Overview
Computers are powerful machines, and much of our world is oriented around interfacing with them. Computers only understand instructions in 0s and 1s (called binary code), but very few people can write instructions using 0s and 1s. Instead, most people use tools that others have written to interact with computers. These are both general and specialized tools for interacting with computers: general tools, such as programming languages, are more flexible but more difficult to learn; specialized tools are easier to learn, but only do a limited number of tasks (e.g., Word for word processing or GIS tools for working with maps).
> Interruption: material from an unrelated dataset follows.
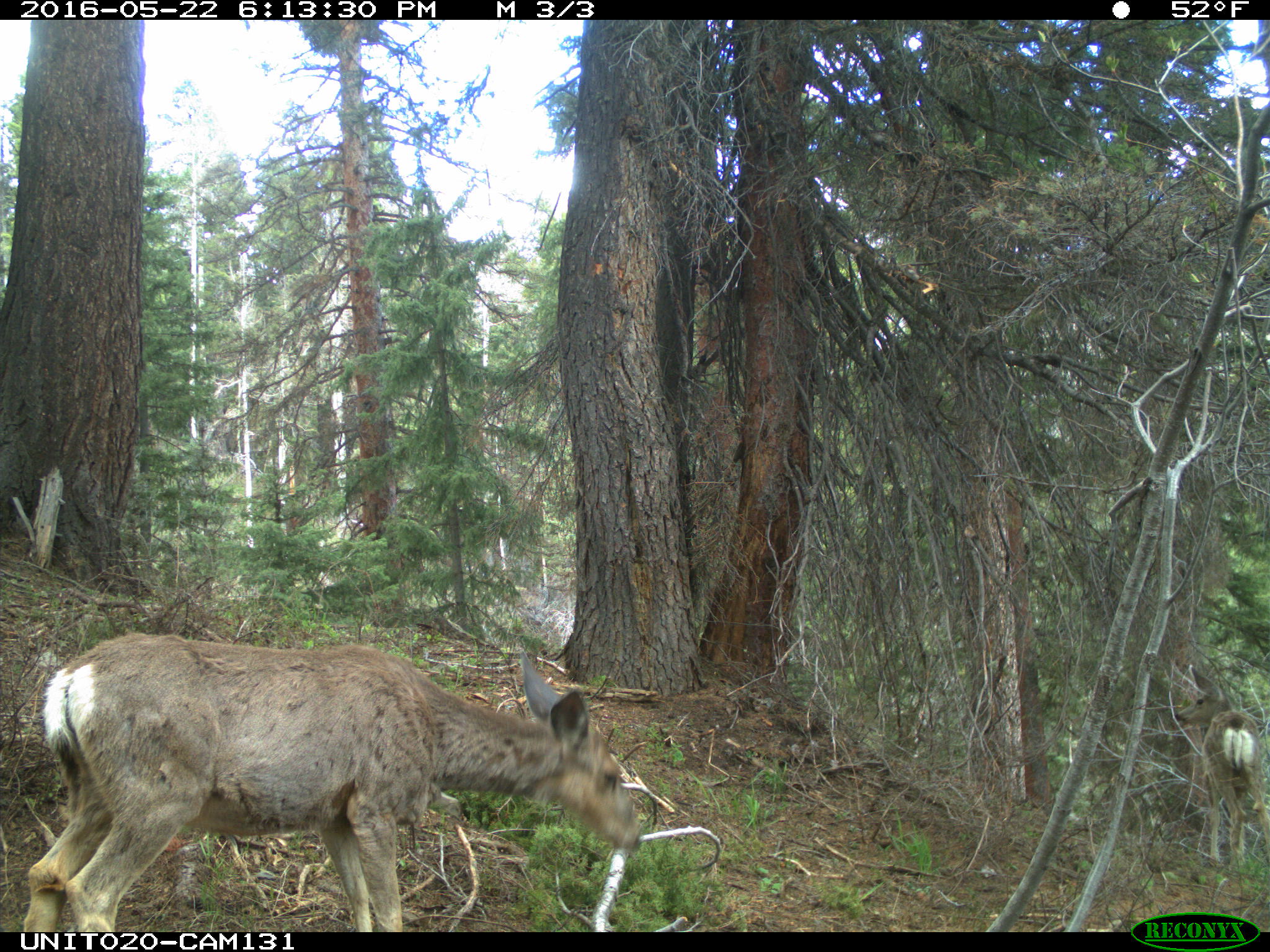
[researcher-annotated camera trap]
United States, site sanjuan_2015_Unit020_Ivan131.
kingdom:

In this glossary, we define some tools that enable social scientists and humanists to productively use computers, as well as other related concepts.
Key Terms
An API, or application programming interface, is a set of subroutine definitions, communication protocols, and tools for building software that ultimately allows applications to communicate with one another. An API may be for a web-based system, operating system, database system, computer hardware, or software library.
Citation software is used to manage different sources, analyze source usage, and produce citations. Citation software streamlines the processes of creating citations, managing citation formatting, and automatically filling in citation details via identifiers like ISBNs or DOIs. Citation software examples include: RefWorks, Zotero, Menedely, and Endnote, all of which offer basic versions for free or more expansive choices for a fee.
Computational text analysis is how computers “read” texts. Text analysis as a general definition is a way to read, understand, and make inferences about texts. While people excel at making inferences about and understanding texts, computers are much more effective at counting and identifying patterns across texts.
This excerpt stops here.